(WRITTEN PROBLEM): Reproduce word for word the part of the material that opens with the line containing "In order from farthest to nearest, how do" and closes with the line containing "the point at 11,65 <", including both of those lines. Give only that part.

(EXERCISE INPUTS):
·····
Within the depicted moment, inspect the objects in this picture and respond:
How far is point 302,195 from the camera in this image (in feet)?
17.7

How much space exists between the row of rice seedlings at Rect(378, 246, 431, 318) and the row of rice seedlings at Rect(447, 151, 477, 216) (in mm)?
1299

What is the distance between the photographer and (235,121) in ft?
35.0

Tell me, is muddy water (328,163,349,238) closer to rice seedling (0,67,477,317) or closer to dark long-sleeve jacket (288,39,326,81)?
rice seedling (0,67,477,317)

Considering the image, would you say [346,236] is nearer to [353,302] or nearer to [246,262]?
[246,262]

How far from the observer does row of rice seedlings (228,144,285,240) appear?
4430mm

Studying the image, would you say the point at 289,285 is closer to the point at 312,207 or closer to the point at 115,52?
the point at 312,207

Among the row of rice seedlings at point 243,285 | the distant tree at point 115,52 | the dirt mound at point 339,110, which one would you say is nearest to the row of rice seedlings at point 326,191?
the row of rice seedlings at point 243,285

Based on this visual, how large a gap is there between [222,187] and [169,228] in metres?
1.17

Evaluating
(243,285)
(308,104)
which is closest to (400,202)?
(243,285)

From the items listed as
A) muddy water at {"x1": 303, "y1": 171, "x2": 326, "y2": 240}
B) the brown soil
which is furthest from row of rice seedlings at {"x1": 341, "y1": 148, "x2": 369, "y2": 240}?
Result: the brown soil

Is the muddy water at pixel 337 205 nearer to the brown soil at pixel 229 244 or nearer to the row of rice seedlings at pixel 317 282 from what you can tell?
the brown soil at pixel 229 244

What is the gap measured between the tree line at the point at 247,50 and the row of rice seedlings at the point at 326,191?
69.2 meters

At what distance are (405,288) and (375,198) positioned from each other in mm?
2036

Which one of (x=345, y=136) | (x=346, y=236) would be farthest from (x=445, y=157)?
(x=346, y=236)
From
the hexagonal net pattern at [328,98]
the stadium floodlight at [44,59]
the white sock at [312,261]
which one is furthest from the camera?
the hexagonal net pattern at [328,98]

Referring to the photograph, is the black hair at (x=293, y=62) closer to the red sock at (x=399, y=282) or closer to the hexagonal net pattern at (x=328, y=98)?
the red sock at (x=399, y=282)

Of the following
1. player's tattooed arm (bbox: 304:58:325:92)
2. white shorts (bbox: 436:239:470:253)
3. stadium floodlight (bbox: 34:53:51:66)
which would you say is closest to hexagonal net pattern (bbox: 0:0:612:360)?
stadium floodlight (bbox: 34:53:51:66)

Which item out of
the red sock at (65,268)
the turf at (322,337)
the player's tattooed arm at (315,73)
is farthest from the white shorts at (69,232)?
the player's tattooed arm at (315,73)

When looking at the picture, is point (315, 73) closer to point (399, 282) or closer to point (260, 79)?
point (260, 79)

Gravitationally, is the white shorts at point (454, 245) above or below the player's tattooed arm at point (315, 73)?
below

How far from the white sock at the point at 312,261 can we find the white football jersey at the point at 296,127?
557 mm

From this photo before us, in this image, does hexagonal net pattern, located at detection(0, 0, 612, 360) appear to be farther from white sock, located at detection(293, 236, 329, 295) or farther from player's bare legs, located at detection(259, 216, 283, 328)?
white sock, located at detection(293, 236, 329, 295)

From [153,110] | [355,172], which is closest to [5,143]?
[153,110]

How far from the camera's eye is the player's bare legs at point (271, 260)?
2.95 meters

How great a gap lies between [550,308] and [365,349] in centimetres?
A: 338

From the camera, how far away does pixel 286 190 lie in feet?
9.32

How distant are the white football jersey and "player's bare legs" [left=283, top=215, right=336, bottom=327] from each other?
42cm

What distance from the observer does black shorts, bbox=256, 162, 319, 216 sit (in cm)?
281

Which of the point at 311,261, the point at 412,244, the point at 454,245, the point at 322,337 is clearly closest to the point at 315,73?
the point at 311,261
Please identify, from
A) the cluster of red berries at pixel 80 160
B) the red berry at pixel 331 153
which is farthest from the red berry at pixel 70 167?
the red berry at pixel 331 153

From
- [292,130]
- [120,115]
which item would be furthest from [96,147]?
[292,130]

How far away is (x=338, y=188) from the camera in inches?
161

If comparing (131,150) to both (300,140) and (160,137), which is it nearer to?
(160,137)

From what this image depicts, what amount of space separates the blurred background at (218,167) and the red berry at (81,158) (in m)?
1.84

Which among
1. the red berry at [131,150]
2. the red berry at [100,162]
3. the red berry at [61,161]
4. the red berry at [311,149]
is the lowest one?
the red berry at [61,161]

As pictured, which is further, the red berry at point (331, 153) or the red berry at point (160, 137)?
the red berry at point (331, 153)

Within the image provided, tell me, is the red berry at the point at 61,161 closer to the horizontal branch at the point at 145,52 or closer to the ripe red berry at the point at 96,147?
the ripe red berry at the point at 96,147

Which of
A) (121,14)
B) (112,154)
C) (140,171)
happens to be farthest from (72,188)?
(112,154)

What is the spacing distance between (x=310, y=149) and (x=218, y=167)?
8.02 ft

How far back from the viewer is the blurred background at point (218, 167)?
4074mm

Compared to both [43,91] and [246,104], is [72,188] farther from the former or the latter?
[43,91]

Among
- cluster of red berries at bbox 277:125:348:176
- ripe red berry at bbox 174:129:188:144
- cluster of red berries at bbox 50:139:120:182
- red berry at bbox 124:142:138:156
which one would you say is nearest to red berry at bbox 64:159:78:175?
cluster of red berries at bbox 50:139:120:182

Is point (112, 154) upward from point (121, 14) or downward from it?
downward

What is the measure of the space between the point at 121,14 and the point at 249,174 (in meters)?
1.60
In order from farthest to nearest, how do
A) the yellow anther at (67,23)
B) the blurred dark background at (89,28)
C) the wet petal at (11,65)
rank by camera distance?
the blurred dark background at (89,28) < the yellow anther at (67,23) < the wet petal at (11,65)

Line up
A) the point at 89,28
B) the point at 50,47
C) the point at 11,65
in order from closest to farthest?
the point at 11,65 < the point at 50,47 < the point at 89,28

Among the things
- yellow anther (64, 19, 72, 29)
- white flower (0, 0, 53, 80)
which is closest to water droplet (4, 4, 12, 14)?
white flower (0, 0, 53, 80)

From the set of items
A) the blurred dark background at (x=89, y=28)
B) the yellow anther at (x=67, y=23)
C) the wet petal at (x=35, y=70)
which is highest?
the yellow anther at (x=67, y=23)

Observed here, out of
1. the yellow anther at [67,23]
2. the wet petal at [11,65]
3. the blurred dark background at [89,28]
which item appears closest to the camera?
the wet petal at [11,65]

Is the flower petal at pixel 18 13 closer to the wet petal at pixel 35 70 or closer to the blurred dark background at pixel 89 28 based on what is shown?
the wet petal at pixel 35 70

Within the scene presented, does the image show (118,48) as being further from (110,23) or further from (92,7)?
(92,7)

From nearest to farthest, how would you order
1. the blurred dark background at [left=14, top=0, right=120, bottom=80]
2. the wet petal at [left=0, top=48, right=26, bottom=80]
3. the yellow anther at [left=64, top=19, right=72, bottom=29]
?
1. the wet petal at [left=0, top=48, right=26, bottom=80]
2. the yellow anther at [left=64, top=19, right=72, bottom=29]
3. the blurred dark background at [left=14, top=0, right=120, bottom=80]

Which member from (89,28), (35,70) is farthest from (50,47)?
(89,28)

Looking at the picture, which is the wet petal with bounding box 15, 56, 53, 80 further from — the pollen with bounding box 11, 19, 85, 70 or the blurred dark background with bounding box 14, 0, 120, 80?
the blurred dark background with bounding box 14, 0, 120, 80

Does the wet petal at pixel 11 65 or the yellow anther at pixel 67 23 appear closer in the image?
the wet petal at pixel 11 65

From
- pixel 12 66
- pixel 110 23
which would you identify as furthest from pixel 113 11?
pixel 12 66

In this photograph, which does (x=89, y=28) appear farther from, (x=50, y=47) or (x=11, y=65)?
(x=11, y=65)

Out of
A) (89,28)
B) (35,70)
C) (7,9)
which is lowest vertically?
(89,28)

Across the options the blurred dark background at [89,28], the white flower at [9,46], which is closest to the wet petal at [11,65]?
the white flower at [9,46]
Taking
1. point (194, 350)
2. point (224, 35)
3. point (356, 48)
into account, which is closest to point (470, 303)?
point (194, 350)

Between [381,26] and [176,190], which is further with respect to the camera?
·····
(THE SOLUTION):
In order from farthest to nearest, how do
A) the yellow anther at (67,23)
B) the blurred dark background at (89,28)
C) the wet petal at (11,65)
rank by camera distance?
the blurred dark background at (89,28) < the yellow anther at (67,23) < the wet petal at (11,65)

Line up
A) the point at 89,28
B) the point at 50,47
C) the point at 11,65
in order from closest to farthest?
the point at 11,65 < the point at 50,47 < the point at 89,28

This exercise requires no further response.